El crimen de la carretera Málaga-Almería por Norman Bethune.


Norman Bethune.


La evacuación masiva de la población civil de Málaga comenzó el
domingo día 7. Tropas alemanas, italianas y moras
entraron en la ciudad el lunes día 8 por la mañana; tanques,
submarinos, barcos de guerra, aviones, todos a la vez para aplastar
a las defensas de la ciudad mantenidas por un pequeño y heroico
grupo de tropas españolas sin tanques, ni aviones que los
defendieran.

Los así llamados "nacionalistas" entraron en lo que prácticamente
era una ciudad desierta, del mismo modo que habían hecho en cada
pueblo y ciudad asediada en España.

Así que imagínense a ciento cincuenta mil hombres, mujeres y niños
disponiéndose a marcharse en búsqueda de seguridad hacia una ciudad
situada o más de cien millas. Hay una única carretera que pueden
tomar. No hay ninguna otra manera de escapar. Esto carretera,
limítrofe por un lado, con las altas montañas de Sierra Nevada, y
por el otro, con el mar está construida sobre la ladera de linos
acantiladas y sube y baja a más de 500 pies por encima del nivel del
mar. La ciudad que deben alcanzar es Almería y está a más de
doscientos kilómetros más allá. Un joven fuerte y sano puede caminar
a pie unos cuarenta o cincuenta kilómetros diarios. El viaje a que
estas mujeres, ancianos y niños debían enfrentarse les llevará a
cinco días y cinco noches de camino, al menos. No encontrarán
alimentos en los pueblos, ni trenes, ni autobuses para
transportarlos. Ellos debían caminar y a medida que iban andando se
tambaleaban y tropezaban con los pies llenos de rajas y de heridas
de ir por el pedernal de la carretera, los fascistas los
bombardeaban desde el aire y les disparaban desde los barcos de
guerra.




Bethune evacuando refugiados en la carretera de Málaga.

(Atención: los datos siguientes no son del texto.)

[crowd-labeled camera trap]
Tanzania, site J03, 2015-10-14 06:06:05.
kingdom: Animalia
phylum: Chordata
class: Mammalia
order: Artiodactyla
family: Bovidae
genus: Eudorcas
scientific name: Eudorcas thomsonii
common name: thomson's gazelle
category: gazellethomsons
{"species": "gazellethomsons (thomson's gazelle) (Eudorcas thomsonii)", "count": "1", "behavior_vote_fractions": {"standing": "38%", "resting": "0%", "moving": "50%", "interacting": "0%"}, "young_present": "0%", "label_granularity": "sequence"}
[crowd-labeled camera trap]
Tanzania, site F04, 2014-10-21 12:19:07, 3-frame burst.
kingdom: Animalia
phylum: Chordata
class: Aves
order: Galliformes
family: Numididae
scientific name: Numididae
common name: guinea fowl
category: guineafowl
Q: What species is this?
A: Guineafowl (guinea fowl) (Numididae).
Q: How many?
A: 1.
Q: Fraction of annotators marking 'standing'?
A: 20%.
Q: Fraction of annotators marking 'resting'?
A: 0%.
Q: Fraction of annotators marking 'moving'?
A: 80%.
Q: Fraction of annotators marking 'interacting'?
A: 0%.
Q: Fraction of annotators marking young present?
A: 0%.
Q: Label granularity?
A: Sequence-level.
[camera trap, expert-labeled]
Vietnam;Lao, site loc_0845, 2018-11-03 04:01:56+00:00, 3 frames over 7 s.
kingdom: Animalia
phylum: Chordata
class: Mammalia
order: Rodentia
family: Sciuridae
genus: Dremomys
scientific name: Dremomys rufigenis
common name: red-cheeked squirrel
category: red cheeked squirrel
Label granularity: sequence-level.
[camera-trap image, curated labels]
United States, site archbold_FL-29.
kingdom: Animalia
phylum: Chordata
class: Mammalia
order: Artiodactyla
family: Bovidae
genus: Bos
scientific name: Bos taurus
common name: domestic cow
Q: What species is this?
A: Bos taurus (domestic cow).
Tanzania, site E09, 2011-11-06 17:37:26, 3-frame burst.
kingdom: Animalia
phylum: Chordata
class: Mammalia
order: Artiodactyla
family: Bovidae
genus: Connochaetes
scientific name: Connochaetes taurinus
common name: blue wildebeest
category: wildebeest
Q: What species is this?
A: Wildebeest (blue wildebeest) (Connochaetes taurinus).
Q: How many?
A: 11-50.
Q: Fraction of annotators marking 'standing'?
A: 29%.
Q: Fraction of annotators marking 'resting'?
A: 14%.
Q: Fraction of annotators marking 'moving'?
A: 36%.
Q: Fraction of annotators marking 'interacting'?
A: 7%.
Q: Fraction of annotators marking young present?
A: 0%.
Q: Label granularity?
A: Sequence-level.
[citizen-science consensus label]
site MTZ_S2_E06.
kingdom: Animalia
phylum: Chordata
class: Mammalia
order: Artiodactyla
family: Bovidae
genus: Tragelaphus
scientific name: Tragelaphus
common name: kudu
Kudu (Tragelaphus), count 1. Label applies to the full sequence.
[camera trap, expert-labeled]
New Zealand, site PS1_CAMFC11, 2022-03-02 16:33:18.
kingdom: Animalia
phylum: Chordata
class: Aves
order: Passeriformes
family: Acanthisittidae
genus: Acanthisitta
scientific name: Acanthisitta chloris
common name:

Ahora lo que quiero contarles es lo que yo mismo vi de esta penosa
marcha, la más grande y terrible evacuación de una ciudad en los
tiempos actuales. Llegamos a Almería a las cinco del día 10 con un
camión refrigerado, cargado de sangre almacenada desde Barcelona.
Nuestra intención era continuar hacia Málaga para poner
transfusiones de sangre a los heridos. En Almería, oímos por vez
primera que la ciudad había caído y fuimos advertidos de no ir más
lejos ya que nadie sabía ahora donde estaba la línea del frente
enemigo, pero todos estaban seguros de que la ciudad de Motril había
caído también. Pensamos que era importante continuar y descubrir
corno se desarrollaba la evacuación de los heridos. Salimos por la
tarde a las seis por la carretera de Málaga y a unas cuantas millas
más allá nos encontramos con la cabeza de la lamentable procesión.
Aquí estaban los más fuertes con todas sus pertenencias sobre los
burros, las mulas y los caballos. Los pasamos, y cuanto más lejos
íbamos, aún más penosa a la vista, se hacían los espectáculos. Miles
de niños, contamos unos cinco mil de menos de diez años, y al menos,
mil de ellos iban descalzos y, muchos de ellos cubiertos con una
sola prenda. Estos iban recolgados de los hombros de sus madres o
agarradas a sus manos. Aquí habla un padre que iba tambaleándose con
dos niños, uno de un año y otro de dos años, sobre sus espaldas,
además de estar cargando cazos y sartenes, junto con alguna valorada
pertenencia. El incesante torrente de gente llegó a ser tan denso,
que apenas podían os forzar el coche entre medio. A ochenta y ocho
kilómetros de Almería nos suplicaron que no fuésemos más lejos, ya
que los fascistas estaban justo detrás.

Por entonces habíamos pasado al lado de tantas mujeres y niños
afligidos que pensamos que lo mejor era volver y comenzar a poner a
salvo los peores casos. Era difícil elegir cuales llevarse, nuestro
coche era asediado por una multitud de madres frenéticas y padres
que con los brazos extendidos sujetaban hacia nosotros sus hijos,
tenían los ojos y la cara hinchada y congestionada tras cuatro días
bajo el sol y el polvo.




"Llévense a este"'; "miren este niño'; "este está herido". Los niños
envueltos de brazos y piernas con harapos ensangrentados, sin
zapatos, con los pies hinchados aumentados de dos veces su tamaño,
lloraban desconsoladamente de dolor, hambre y agotamiento.
Doscientos kilómetros de miseria. Imagínense, cuatro días y cuatro
noches, escondiéndose de día entre las colinas ya que los bárbaros
fascistas los perseguían con aviones, caminaban de noche agrupadas
en un sólido torrente, hombres, mujeres, niños' mulos, burros,
cabras gritando los nombres de sus familiares desaparecidos,
perdidos entre la multitud. Cómo podíamos elegir entre llevarnos a
un niño muriéndose de disentería o entre una madre que nos
contemplaba silenciosamente con los ojos hundidos llevando contra su
pecho a un niño nacido en la carretera hacía dos días. Ella se había
parado de caminar durante diez horas solamente.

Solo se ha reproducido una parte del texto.